五輪談合、組織委元次長に出頭要請 東京地検特捜部、本格捜査へ

東京五輪・パラリンピックのメインスタジアムとなった国立競技場 =東京都新宿区(斉藤佳憲撮影)
東京五輪・パラリンピックのメインスタジアムとなった国立競技場 =東京都新宿区(斉藤佳憲撮影)

東京五輪・パラリンピックを巡る談合事件で、テスト大会の計画立案支援業務の入札を巡り受注調整をした疑いが強まったとして、東京地検特捜部が大会組織委員会大会運営局の元次長に対し、8日に出頭を要請したことが関係者への取材で分かった。特捜部は同日中にも、独占禁止法違反(不当な取引制限)容疑で本格捜査に乗り出すとみられる。

談合があったとされるのは、大会運営局が発注したテスト大会の計画立案支援業務を巡る入札。平成30年に計26件実施され、広告大手「電通」や業界2位の「博報堂」など9社と、うち2社による共同事業体が総額約5億4千万円で落札した。
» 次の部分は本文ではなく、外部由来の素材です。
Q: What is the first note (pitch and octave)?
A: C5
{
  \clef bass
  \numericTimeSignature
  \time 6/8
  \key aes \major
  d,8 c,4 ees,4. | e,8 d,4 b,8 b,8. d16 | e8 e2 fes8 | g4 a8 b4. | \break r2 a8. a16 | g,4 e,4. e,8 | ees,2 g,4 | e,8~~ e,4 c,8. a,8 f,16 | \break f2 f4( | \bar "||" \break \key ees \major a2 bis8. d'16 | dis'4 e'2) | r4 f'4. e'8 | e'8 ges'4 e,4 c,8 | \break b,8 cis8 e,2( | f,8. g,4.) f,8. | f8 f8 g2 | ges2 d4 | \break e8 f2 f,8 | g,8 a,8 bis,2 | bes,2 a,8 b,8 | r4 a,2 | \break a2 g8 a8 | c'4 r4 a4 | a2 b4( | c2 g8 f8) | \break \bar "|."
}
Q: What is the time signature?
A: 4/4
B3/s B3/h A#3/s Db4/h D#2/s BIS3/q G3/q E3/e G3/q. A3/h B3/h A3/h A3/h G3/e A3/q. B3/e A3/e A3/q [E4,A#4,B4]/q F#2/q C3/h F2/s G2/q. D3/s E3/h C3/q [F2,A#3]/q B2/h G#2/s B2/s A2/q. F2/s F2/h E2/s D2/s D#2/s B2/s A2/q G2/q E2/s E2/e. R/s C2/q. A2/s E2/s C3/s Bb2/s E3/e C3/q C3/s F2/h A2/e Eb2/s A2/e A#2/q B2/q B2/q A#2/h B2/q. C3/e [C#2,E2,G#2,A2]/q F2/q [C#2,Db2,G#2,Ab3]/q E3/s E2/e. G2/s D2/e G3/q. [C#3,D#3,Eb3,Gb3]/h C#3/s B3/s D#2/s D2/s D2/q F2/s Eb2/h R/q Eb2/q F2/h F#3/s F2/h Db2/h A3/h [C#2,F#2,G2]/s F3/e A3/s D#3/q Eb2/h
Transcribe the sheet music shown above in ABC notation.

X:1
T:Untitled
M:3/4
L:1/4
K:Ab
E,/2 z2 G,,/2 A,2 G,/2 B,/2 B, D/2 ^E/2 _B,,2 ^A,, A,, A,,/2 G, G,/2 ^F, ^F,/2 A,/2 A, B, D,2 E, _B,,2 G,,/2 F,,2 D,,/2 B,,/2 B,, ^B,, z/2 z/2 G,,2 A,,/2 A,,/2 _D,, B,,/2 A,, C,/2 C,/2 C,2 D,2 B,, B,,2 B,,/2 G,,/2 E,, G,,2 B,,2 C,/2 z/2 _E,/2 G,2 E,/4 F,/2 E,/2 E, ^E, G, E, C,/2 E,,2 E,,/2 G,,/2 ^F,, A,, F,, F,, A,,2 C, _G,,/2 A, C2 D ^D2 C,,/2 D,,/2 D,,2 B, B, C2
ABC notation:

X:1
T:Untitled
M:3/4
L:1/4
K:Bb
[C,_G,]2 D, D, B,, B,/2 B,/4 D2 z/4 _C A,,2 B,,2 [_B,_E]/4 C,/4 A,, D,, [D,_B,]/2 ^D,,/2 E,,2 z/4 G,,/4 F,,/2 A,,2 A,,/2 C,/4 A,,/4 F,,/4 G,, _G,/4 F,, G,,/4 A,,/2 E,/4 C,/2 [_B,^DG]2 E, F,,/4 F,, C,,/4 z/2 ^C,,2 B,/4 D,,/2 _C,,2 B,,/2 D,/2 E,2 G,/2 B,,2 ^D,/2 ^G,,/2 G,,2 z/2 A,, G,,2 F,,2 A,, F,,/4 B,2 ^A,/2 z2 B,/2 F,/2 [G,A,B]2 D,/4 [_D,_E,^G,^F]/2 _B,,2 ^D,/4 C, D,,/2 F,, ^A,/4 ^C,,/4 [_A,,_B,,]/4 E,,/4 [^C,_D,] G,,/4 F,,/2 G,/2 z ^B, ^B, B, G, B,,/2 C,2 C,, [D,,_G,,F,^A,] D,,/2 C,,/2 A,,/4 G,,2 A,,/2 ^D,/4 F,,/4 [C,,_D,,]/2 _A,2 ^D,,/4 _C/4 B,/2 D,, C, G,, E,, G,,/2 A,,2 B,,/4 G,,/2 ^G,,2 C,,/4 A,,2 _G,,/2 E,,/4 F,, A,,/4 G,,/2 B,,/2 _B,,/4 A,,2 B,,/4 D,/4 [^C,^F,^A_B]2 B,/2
9社はその後、テスト大会や本大会の運営などを、入札を伴わない随意契約で受注。総額は400億円規模に上る。

関係者によると、入札を取り仕切っていた元次長は、組織委に出向していた電通社員や、電通社内で入札関連業務を担当していた担当者とともに、企業側の応札希望などを取りまとめた「リスト」を更新。入札はほぼリスト通りの企業が落札しており、大半が「1社応札」だった。

特捜部と公正取引委員会は昨年11月下旬以降、電通や博報堂など9社中8社や、下請け企業を家宅捜索。特捜部の任意の事情聴取に対し、元次長は「談合はしていない」などと否認していたが、最近になり「実質的に競争を制限したと言われたら、それは仕方ない」などと認める方向に転じていた。電通の関係者も談合を認める旨の供述をしているという。

特捜部は、受注調整はテスト大会関連業務だけでなく、随意契約だった本大会なども含めて一体的に行われたとの見方を強めているもようだ。